### WORK REQUIRED
With the line containing "order: Diprotodontia" as the first line and the last line of the records as the final one, reproduce that range exactly.

Data extracted from a collection:
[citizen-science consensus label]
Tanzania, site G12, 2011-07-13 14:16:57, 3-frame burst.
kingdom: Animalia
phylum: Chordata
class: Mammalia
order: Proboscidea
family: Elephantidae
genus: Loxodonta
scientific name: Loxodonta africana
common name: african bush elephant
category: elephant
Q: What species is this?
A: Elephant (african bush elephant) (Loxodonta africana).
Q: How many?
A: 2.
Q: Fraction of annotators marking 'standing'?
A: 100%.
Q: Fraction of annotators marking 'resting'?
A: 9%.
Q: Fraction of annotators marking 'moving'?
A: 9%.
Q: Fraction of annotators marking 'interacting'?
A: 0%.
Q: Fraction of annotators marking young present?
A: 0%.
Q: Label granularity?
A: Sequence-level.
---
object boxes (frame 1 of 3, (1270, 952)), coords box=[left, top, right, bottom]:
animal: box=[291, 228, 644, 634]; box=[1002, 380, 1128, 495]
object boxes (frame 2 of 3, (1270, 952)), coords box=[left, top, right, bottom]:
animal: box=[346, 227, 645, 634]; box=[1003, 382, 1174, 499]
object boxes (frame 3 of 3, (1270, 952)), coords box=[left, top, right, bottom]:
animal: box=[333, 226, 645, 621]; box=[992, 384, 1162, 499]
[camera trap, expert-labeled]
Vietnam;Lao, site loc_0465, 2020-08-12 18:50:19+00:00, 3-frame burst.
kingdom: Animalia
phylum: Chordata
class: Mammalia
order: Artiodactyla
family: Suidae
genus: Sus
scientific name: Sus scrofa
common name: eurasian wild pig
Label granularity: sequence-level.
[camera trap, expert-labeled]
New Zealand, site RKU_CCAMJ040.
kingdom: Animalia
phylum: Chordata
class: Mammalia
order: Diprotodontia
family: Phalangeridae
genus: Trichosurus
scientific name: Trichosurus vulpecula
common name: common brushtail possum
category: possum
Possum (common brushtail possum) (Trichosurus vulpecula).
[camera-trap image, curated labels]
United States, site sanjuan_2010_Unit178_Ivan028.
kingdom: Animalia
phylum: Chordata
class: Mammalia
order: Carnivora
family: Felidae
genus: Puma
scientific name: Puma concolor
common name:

### SOLUTION
order: Diprotodontia
family: Phalangeridae
genus: Trichosurus
scientific name: Trichosurus vulpecula
common name: common brushtail possum
category: possum
Possum (common brushtail possum) (Trichosurus vulpecula).
[camera-trap image, curated labels]
United States, site sanjuan_2010_Unit178_Ivan028.
kingdom: Animalia
phylum: Chordata
class: Mammalia
order: Carnivora
family: Felidae
genus: Puma
scientific name: Puma concolor
common name:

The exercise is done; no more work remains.